───── Input data
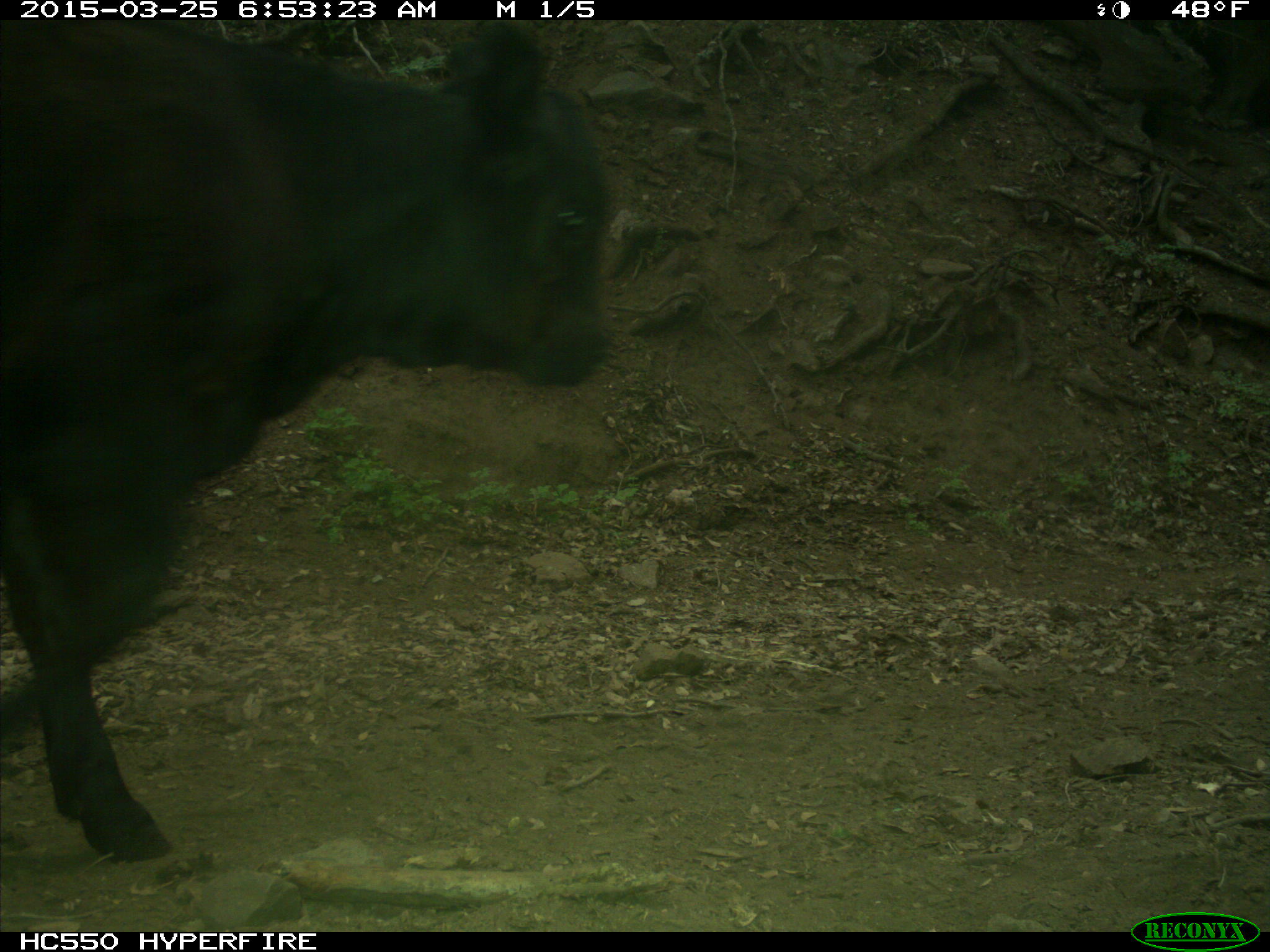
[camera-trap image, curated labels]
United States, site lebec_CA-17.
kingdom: Animalia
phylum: Chordata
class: Mammalia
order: Artiodactyla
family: Bovidae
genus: Bos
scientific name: Bos taurus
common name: domestic cow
──────────
> _Task instructions_: From the line containing "order: Artiodactyla" to the last line of the data above, copy each line exactly and add nothing.

> _Exercise result_:
order: Artiodactyla
family: Bovidae
genus: Bos
scientific name: Bos taurus
common name: domestic cow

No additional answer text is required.